ENTRIES SUPPLIED
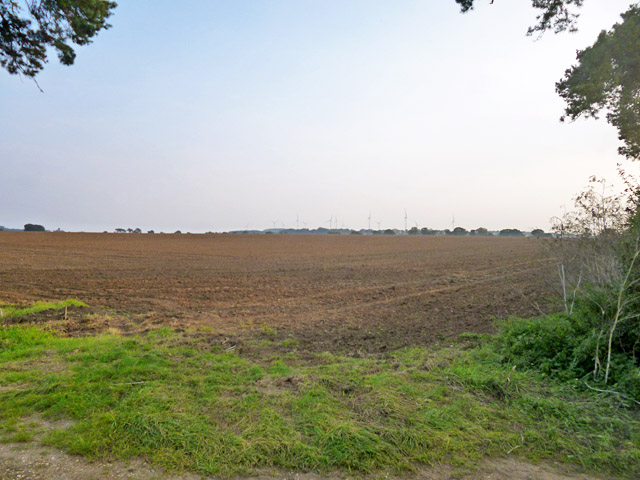 Cultivated field, Six Mile Bottom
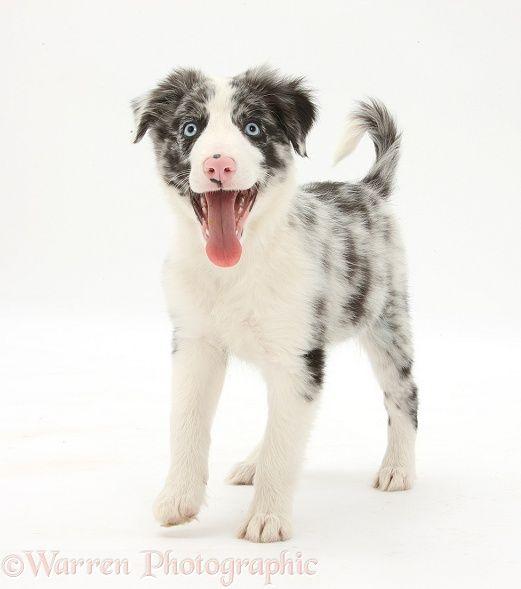 Blue Merle Border Collie Puppy Collie Puppies Border Collie Puppies Collie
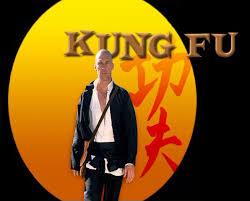 fu kung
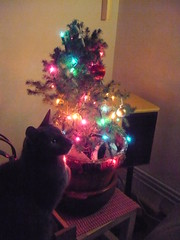Cat and Christmas Tree 1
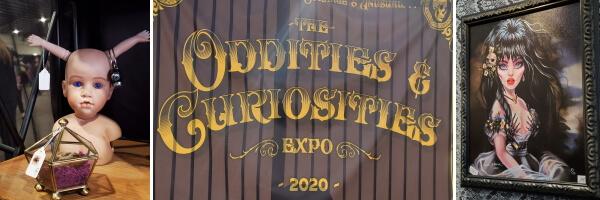 oddities gall 1 1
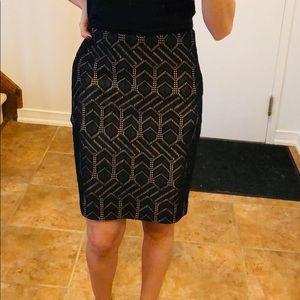 Ann Taylor Petite Skirt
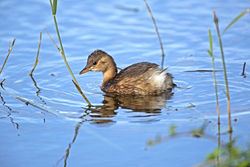 Little Grebe photographed at Rue des Bergers [BER] on 21/10/2013. Photo: © Mike Cunningham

WORK INSTRUCTION
In the copy, include no pictures; otherwise transcribe the entries exactly.

WRITTEN ANSWER
 Cultivated field, Six Mile Bottom
 Blue Merle Border Collie Puppy Collie Puppies Border Collie Puppies Collie
 fu kung
Cat and Christmas Tree 1
 oddities gall 1 1
 Ann Taylor Petite Skirt
 Little Grebe photographed at Rue des Bergers [BER] on 21/10/2013. Photo: © Mike Cunningham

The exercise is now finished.